#### [Excerpt]
------------------------------

Title: Early Photographs of Japan
Duration: 1 July until 4 September 2022
Institution: Rijksmuseum, Amsterdam, Netherlands
The Netherlands was the only western country granted access to Japan until 1859. After that, several western powers forced access to Japanese trade ports, and the Netherlands lost its privileged position. This collection of photographs marks the end of the special relationship that had existed between Japan and the Netherlands since the 17th century.
Antoon Bauduin (1820-1885) arrived in Japan in 1862. He was a physician, and the Japanese government had invited him to teach at Nagasaki Yojosho Medical School. Antoon’s brother Albert (1829-1890) was also working in Japan at the time, for the Netherlands Trading Society (NHM) on Dejima, an artificial island in Nagasaki Bay.

------------------------------

#### [Dataset records]
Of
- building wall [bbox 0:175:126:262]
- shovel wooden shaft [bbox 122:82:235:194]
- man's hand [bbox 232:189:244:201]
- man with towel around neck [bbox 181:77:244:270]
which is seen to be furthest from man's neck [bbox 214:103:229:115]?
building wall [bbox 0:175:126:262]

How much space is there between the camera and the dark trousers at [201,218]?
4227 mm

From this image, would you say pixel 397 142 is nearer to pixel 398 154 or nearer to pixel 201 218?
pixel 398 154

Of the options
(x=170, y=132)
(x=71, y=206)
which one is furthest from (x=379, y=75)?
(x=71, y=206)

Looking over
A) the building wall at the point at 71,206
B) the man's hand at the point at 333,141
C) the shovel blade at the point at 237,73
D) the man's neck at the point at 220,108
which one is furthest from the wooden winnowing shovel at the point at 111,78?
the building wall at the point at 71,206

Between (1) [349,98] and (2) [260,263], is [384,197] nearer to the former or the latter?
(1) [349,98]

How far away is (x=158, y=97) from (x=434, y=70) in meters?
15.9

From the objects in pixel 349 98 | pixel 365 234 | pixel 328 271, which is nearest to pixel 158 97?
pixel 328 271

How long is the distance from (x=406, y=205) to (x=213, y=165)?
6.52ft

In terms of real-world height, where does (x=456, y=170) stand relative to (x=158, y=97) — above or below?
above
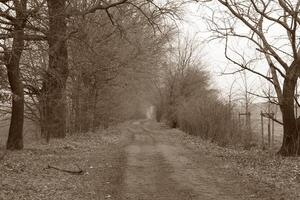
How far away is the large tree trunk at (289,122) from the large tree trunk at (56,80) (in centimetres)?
827

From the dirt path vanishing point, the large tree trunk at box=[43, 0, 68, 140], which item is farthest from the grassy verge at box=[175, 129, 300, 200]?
the large tree trunk at box=[43, 0, 68, 140]

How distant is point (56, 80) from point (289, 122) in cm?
985

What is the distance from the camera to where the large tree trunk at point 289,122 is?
1758 centimetres

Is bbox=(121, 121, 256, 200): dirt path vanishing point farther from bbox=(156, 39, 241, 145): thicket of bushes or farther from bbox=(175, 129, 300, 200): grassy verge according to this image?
bbox=(156, 39, 241, 145): thicket of bushes

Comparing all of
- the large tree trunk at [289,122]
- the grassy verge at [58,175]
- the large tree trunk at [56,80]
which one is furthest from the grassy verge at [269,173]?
the large tree trunk at [56,80]

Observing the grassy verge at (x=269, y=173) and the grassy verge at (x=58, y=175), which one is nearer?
the grassy verge at (x=58, y=175)

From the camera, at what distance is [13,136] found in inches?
739

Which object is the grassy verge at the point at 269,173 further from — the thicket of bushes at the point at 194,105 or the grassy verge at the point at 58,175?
the thicket of bushes at the point at 194,105

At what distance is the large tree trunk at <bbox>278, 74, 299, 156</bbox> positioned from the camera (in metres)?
17.6

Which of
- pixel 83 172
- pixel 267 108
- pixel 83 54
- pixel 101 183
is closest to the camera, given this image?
pixel 101 183

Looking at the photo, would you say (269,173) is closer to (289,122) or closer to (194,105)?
(289,122)

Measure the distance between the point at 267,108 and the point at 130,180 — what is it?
1018cm

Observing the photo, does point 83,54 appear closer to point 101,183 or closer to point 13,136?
point 13,136

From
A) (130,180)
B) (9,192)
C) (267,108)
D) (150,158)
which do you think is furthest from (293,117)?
(9,192)
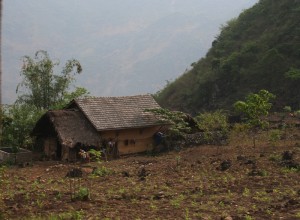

------------------------------

#### [Questions]
1) Answer these questions about the exhibition text on early photographs of Japan:
(a) Until what year was the Netherlands the only western country granted access to Japan?
(b) What was Antoon Bauduin's profession?
(c) For which organization did Albert Bauduin work, and where?
2) Continue the exhibition text on early photographs of Japan from where it stops.
The items placed with the exhibition text are separate material and are unrelated to it.

#### [Task results]
1)
(a) 1859
(b) He was a physician.
(c) The Netherlands Trading Society (NHM), on Dejima, an artificial island in Nagasaki Bay.

2)
Just as many of us do nowadays, Antoon often photographed the people he knew. But as well as taking pictures of colleagues, students, friends and acquaintances, he captured scenes in and around Nagasaki. Antoon’s portraits in particular are far more informal than those taken by professional photographers working in studios – because he knew his subjects personally, they were more relaxed posing for him than they would have been for someone else. The collection captures the time frame of a nation undergoing change, with ships at anchor in Nagasaki Bay, samurai, farmers during harvest, and Bauduin himself in a portrait with a Japanese colleague from the hospital where he taught.
Antoon and Albert left Japan in 1870 and 1874 respectively, and their family in the Netherlands stored their collection of photographs. It was only rediscovered in 1985, following a fire at the family’s home – until that moment, no one knew of the existence of these remarkable images. In 2016, the heirs, the Munster van Heuven-Sprenger van Eyk family, donated 121 of the photographs to us so that we could restore and conserve them for future generations.
With the restoration of the fire-damaged photographs now complete, we are able, for the first time, to present an exhibition of almost 50 of the photographs. Come and discover 19th-century Japan.